Pourtant j'ai toute une liste de sujets à aborder et à partager qui ne cesse de s'allonger. Mais quelque chose me retenait de passer à l'écriture comme avant.
J'en compris la raison ce soir, dans une lueur de lucidité. Alors que j'étais confortablement installée dans la pénombre de la chambre, allaitant mon bébé qui, paisiblement s'endormait. Je réfléchissais.
Alors brusquement, j'ai réalisé : je me trouvais bloquée parce que le lien que j'avais mis depuis longtemps sur mon blog déco qui pointait par ici me gênait maintenant sans que je ne me rendis compte de façon consciente.
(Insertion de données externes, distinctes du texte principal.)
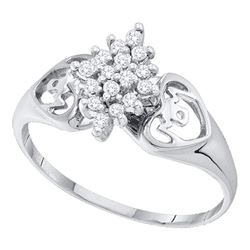 0.15 CTW Prong-set Diamond Cluster Heart Mom Ring 14KT White Gold - REF-14N9F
En fait, mon blog déco était devenu progressivement un univers professionnel, l'adresse URL figurant dans toutes mes correspondances reliées au journalisme et à la déco (offres de partenariat, réponses aux demandes d'informations, emails courants pour mes échanges en tant que journaliste rédactrice etc). Dans ma messagerie, j'avais créé une signature automatique avec mon nom suivi de l'adresse de mon site déco. Or dans ma page À propos, j'avais mis un lien vers ici au niveau de mon nom. Tous ceux donc qui voulaient bien fouiller un peu dans mes écrits tomberaient inévitablement ici !! Et de se savoir lue (ou en douter) par mes nouveaux "patrons" ou partenaires d'affaires pour ce qui est de mes sujets de réflexion (qui a tout du perso) m'incommodait indubitablement.
On l'a toujours dit : ne mélangeons pas vie professionnelle et vie privée. C'est inconfortable, délicat et constitue terriblement un frein pour l'inspiration. Je ne sais pas pourquoi je ne l'ai pas réalisé plus tôt. Et donc là j'ai tout simplement ôté le lien vers mon chez moi perso : ici.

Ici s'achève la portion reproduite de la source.